ELMHURST – On a day when York High School’s seniors were set free to visit college campuses and juniors were taking their college entrance SAT exams, the sophomores and freshmen were not forgotten.
The school played host to representatives from a number of different career fields April 5 for its inaugural Career Day.
The York Commons area of the school was filled with tables as students went from person to person Wednesday morning learning about a variety of professions. At the same time, speakers from various trades, military branches and colleges conducted more in-depth sessions at locations across the school.
Ryan Doherty, Assistant Principal for Curriculum & Instruction, said that the purpose of the event was to give students a grounding in all the career options available to them.
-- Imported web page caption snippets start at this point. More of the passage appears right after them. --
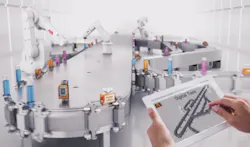 B&R uses four of its technologies to create an adaptive machine: AcoposTrak, integrated machine vision, machine centric robotics, and digital twins. B&R uses four of its technologies to create an adaptive machine: AcoposTrak, integrated machine vision, machine centric robotics, and digital twins.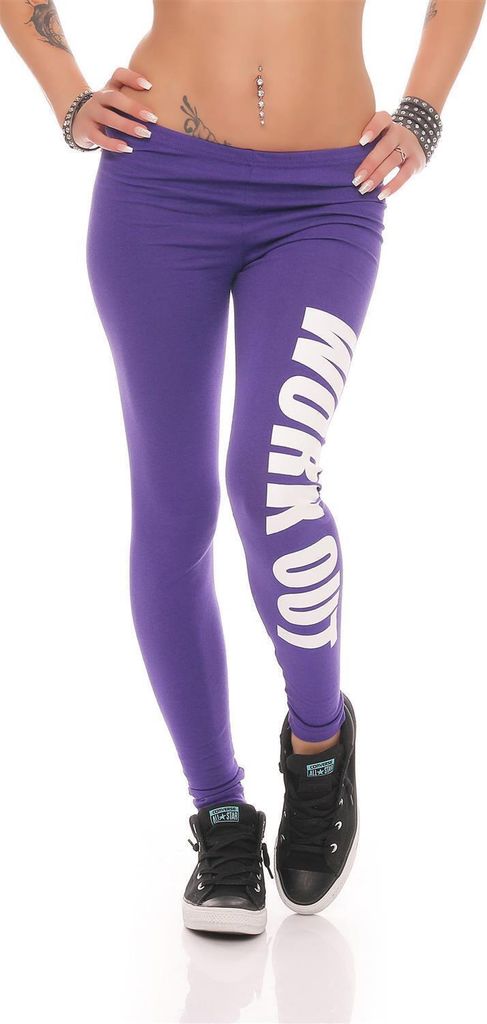 Damen Sport Leggings Baumwolle Stretch Slim Fit EU Violett L/40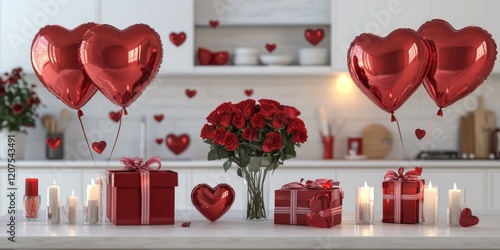 Heart-themed Valentine's Day kitchen with red roses, heart-shaped balloons, and gift boxes photo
“Some people wanted us to give a practice SAT today,” Doherty said. “In the past, we have. I felt pretty strongly, and really, the administrative team felt pretty strongly, that we wanted the kids to see that their career pathway is more than just that one test, and that we do offer a lot of opportunities for kids.”
As the students navigated the commons, they were encouraged to have “meaningful interactions with the various guests. The more such interactions that were recorded, using a QR scanner, the more entries they received into a prize raffle, thereby ensuring that there was a tangible reward for taking the day seriously.
Later, the sophomores and freshmen were directed to the gym to hear from two high-profile guest speakers, neuropsychologist Elizabeth Pieroth, who works with various Chicago-based sports teams, including the Bears and the Blackhawks, and ABC7 meteorologist Phil Schwartz.
Pieroth and Schwartz each spoke about how their careers took unexpected turns. Pieroth ended up changing her major in college when she had an illness that caused her to struggle early on. Schwartz said that while a youthful fascination with weather phenomenon naturally led him to a career in meteorology, his move into TV forecasting was almost accidental, the result of a move to help support a business he was running at the time.
Doherty said that he and head of guidance Heather Saylor, who organized the event, were thrilled by the degree of community support the Career Day had garnered.
“We had hoped for 50 tables, and we thought, ‘Well, that’s a longshot, let’s just shoot for 25 to start,’ and then we hit 30, 35, 40, and then we hit 52,” Doherty said. “A lot of parents are here, they reached out to colleagues of theirs, some of the staff members posted on their neighborhood Facebook page, and so we have some through that.”
Spanish-speaking students were also included, with language assistance, as well as special needs individuals from the school’s Transition Program.
“We want to make sure we’re providing opportunities for all kids,” Doherty said.